DEMI BALI: Sosok Bupati Badung 2 periode (2015-2025) I Nyoman Giri Prasta, S.Sos bersanding dengan Ketua Dewan Pimpinan Daerah Partai Gerakan Indonesia Raya (DPD Gerindra) Provinsi Bali, Made Muliawan Arya, S.E., M.H. alias De Gadjah (Giri-Mulia) menyongsong Pilgub Bali 2024.
DENPASAR, Balipolitika.com- Jokowi Effect begitu kentara, khususnya dalam hajatan Pilpres 2024 yang dihelat, Rabu, 14 Februari 2024 lalu.
Hasilnya, Komisi Pemilihan Umum (KPU) RI menetapkan pasangan calon presiden dan calon wakil presiden (capres-cawapres) nomor urut 2 Prabowo Subianto-Gibran Rakabuming Raka sebagai pemenang Pemilu Presiden (Pilpres) 2024.
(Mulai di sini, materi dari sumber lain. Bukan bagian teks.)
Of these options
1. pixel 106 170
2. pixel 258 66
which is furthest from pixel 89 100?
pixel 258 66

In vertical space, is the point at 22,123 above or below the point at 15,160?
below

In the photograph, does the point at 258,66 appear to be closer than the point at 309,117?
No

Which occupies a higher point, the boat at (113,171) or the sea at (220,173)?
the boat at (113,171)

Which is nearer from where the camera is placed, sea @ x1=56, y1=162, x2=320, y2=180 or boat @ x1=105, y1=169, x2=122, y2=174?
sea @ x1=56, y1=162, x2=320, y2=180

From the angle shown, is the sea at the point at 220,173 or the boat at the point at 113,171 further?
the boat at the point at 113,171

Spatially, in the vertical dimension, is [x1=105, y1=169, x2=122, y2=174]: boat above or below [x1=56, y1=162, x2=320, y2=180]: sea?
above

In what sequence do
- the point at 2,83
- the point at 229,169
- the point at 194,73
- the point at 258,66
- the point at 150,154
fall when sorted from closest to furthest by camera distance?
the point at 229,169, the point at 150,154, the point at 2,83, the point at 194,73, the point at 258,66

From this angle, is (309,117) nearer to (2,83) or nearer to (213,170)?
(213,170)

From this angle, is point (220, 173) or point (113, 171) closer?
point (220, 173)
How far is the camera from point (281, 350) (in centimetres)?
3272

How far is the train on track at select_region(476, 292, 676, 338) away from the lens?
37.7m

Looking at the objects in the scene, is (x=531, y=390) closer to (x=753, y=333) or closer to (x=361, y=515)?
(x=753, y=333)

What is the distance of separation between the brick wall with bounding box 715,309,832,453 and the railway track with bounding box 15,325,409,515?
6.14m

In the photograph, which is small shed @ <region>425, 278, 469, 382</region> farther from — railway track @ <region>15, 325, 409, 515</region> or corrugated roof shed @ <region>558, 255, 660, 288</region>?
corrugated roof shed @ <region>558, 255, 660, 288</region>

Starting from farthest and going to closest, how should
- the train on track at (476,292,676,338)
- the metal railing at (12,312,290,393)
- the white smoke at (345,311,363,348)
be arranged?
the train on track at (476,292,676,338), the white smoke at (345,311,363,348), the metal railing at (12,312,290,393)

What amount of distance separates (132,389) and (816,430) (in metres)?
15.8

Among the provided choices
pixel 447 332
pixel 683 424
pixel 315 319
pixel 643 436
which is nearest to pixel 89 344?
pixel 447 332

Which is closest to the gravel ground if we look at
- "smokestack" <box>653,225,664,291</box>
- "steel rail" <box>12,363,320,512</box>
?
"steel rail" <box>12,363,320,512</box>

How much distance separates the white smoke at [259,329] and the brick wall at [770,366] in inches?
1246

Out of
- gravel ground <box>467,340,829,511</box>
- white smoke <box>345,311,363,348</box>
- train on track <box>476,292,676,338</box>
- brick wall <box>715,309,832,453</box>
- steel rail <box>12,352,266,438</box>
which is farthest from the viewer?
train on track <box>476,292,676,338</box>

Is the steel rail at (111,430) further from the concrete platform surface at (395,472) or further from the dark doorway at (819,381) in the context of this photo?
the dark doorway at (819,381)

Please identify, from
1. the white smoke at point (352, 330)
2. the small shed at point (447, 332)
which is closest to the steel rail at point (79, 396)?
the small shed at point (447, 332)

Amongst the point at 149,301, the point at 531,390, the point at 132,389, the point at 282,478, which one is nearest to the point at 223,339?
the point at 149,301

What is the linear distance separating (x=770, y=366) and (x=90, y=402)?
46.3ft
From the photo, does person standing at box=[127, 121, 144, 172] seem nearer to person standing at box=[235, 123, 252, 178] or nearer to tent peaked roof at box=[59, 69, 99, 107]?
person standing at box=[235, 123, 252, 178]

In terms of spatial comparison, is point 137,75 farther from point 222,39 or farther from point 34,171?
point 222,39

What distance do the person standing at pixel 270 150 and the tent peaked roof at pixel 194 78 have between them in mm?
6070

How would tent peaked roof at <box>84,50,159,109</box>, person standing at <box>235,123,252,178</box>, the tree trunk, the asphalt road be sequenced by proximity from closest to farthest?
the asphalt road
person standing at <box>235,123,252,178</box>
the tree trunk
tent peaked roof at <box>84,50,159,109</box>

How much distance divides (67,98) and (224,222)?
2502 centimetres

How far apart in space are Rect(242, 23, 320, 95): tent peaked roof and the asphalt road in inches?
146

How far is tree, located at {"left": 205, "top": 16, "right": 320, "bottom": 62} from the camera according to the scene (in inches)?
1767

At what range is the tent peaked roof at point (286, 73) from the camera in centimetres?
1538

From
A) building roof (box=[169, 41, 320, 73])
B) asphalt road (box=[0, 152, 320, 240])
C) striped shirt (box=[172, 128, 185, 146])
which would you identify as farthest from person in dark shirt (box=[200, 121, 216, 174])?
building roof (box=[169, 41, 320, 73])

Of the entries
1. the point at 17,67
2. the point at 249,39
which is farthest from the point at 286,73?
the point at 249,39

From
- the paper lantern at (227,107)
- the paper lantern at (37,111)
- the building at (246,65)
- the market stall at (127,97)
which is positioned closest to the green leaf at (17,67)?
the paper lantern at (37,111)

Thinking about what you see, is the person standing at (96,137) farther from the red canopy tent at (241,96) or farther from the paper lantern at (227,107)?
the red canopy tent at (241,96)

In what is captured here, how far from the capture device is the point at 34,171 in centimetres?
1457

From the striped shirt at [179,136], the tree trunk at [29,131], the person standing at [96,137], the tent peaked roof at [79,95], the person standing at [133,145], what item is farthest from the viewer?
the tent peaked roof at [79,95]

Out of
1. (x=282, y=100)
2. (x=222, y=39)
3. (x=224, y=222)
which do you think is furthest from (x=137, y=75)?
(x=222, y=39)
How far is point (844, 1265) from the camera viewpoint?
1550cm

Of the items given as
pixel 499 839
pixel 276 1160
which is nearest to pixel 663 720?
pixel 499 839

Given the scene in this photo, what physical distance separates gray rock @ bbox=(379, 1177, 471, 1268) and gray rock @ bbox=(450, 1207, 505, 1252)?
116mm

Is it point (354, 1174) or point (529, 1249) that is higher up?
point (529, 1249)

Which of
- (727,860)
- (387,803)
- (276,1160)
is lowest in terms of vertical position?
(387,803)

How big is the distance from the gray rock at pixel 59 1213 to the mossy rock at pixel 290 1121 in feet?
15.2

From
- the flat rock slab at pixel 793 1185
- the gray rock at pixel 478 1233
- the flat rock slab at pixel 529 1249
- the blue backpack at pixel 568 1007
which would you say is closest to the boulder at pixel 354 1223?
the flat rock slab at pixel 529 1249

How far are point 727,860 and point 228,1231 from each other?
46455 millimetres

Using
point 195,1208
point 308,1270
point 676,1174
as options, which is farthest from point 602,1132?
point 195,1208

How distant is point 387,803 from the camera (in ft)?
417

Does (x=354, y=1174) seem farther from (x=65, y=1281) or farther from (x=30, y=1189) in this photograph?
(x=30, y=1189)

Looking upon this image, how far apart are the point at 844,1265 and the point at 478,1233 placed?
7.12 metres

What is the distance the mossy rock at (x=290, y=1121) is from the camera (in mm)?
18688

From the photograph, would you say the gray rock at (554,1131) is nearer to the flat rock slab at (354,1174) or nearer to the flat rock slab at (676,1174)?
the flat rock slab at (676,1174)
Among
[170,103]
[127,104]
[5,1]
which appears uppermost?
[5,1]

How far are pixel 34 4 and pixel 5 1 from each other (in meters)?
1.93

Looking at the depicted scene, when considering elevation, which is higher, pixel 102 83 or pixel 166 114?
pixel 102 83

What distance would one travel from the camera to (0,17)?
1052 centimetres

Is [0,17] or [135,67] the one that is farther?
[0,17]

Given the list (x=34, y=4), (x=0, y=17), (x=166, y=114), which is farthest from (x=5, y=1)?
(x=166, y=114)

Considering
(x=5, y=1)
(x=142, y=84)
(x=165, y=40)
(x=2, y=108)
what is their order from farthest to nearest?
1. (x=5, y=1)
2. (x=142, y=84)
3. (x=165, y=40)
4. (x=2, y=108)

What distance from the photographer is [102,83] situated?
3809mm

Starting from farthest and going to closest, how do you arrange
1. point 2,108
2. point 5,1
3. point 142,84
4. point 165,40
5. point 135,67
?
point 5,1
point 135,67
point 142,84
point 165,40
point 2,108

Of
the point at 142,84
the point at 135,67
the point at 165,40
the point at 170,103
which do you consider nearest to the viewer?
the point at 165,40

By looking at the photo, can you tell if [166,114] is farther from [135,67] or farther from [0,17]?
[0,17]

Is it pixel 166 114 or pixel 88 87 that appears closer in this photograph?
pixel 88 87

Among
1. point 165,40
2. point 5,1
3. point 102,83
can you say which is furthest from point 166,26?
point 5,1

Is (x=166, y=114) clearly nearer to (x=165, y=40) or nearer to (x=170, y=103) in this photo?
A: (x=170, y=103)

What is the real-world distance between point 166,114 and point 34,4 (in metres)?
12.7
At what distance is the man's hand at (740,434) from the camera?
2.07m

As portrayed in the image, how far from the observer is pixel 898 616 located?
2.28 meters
Paslon nomor urut 2 ini memperoleh 96.214.691 suara atau sekitar 58,58 persen dari seluruh suara sah nasional.
Sementara itu, pasangan capres-cawapres nomor urut 1 Anies Baswedan-Muhaimin Iskandar mengantongi 40.971.906 suara atau sekitar 24,95 persen dari seluruh suara sah nasional.
Terakhir, capres-cawapres nomor urut 3 Ganjar Pranowo-Mahfud MD mengoleksi 27.040.878 suara atau sekitar 16,47 persen dari seluruh suara sah nasional.
Menyongsong Pilkada Serentak 2024, peran Presiden Joko Widodo ini dinilai banyak pihak akan tergeser.
Kondisi ini lantaran kursi kepresidenan akan resmi diduduki oleh Prabowo Subianto terhitung sejak pelantikan presiden terpilih pada 20 Oktober 2024 atau sebelum Pilkada Serentak berlangsung, Rabu, 27 November 2024.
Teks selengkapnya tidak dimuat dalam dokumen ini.